In: Finance
true or false
if false make the statement right
If sales increase by 5% and total assets fall by 1%, the TAT
ratio would go down by approximately 6%
FALSE (TAT ratio would go up by 6%)
A decrease in the current ratio indicates an improvement in a
firm’s liquidity.
FALSE (indicates a deterioriation)
An increase in the cash coverage ratio means that a firm is less
likely to default on its outstanding debt.
TRUE
Ceteris paribus, according to the DuPont framework, an
increase in the use of debt would increase a firm’s ROE.
TRUE
For firms with lower P/E ratios, investors are valuing each
dollar of earnings less than for firms with higher P/E
ratios.
TRUE
Corporate managers who are doing a better job of serving owners
would see the market-book ratio their firm exceed the ratio for
managers who are not doing as good a job.

##########

Objectives =>
#1 Say whether each statement agrees with the finance quiz, answering yes or no and quoting the words that settle it: (a) The quiz marks as true that a rise in the cash coverage ratio makes a firm less likely to default on its debt. (b) The quiz holds that, under the DuPont framework, using more debt would lower a firm's ROE. (c) The quiz says the TAT ratio would drop by about 6% if sales rise 5% and total assets fall 1%.
#2 Pick up the finance quiz after its last sentence and keep it going.
The records have no connection to the finance quiz.

Recorded data =>
##########

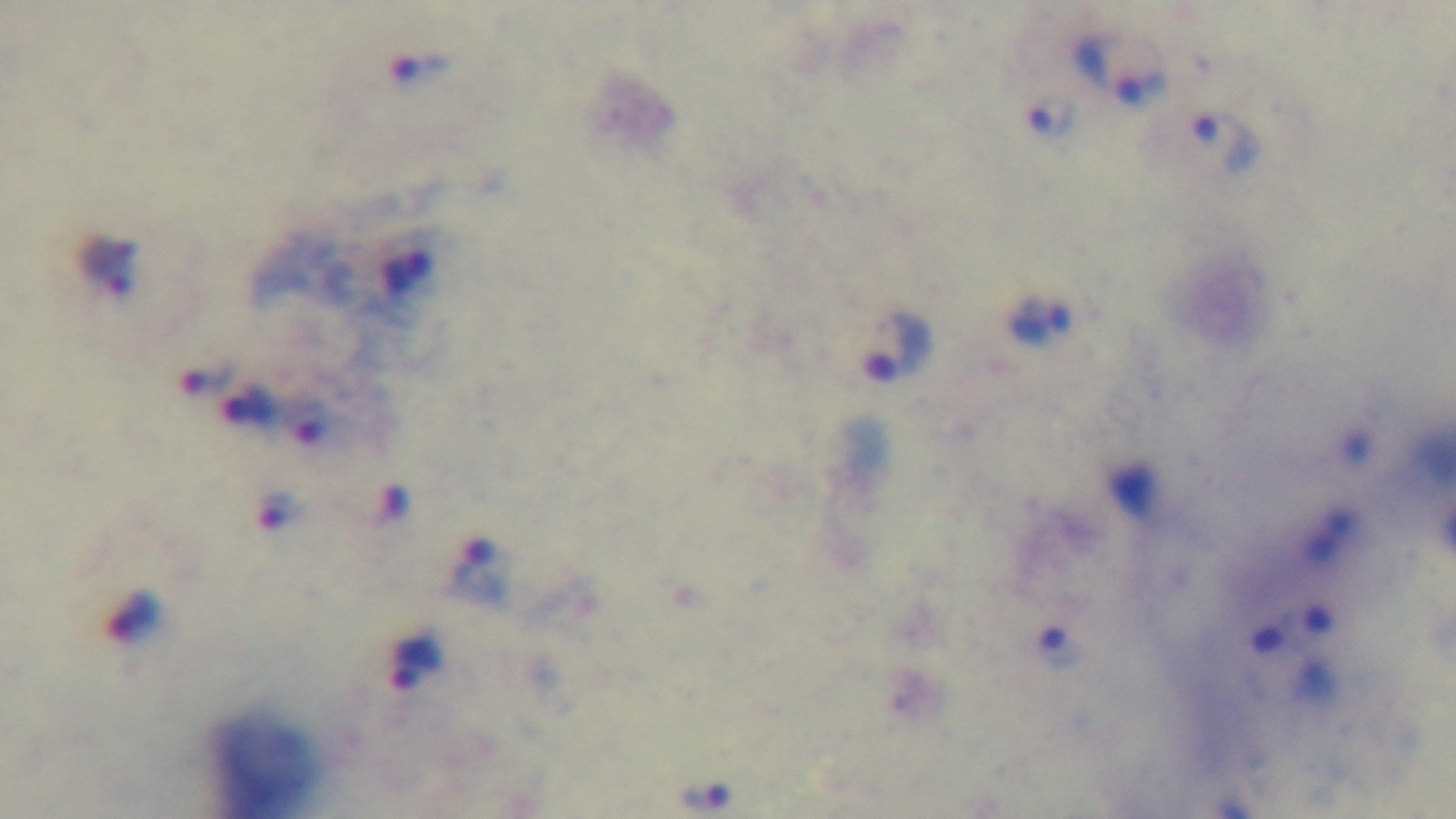

A thick smear.

Summary:
  - Modality: light microscopy
  - Field of view: single
  - Capture: mounted 4K digital camera
  - Stain: Giemsa
  - Objective: 100x oil immersion
  - Malaria status: infected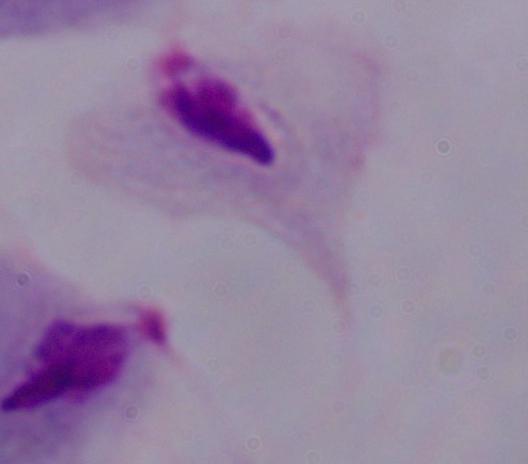
Summary:
  - Identification: trichomonad
  - Magnification: 1000x
  - Modality: photomicrographName the parasite shown.
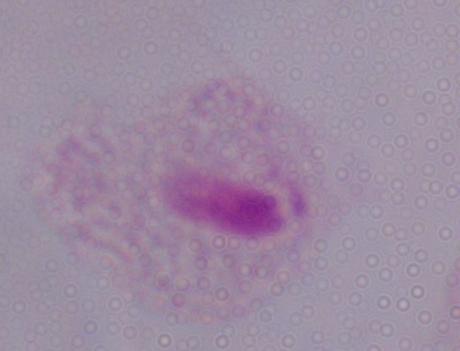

##########

Results =>
#1
(a) Yes: "An increase in the cash coverage ratio means that a firm is less likely to default on its outstanding debt." is marked "TRUE".
(b) No: "an increase in the use of debt would increase a firm’s ROE" is marked "TRUE".
(c) No: "TAT ratio would go up by 6%".

#2
TRUE
Ceteris paribus, the cash coverage ratio and the amount of debt
are directly related.
FALSE (inversely related)
"Ratio", "proportion", "fraction" and "percent" all mean the
same. thing.
TRUE
If the debt-equity ratio is 1.25, the equity multiplier would
be 2.50.
FALSE (equity multiplier would be 1+1.25=2.25)
The higher the equity multiplier, the greater is the proportion
of a firm’s assets that are financed with equity.
FALSE (the lesser is the proportion)
Common-size values on the balance sheet show each item as a
percent of total equity.
FALSE (as a percent of total assets)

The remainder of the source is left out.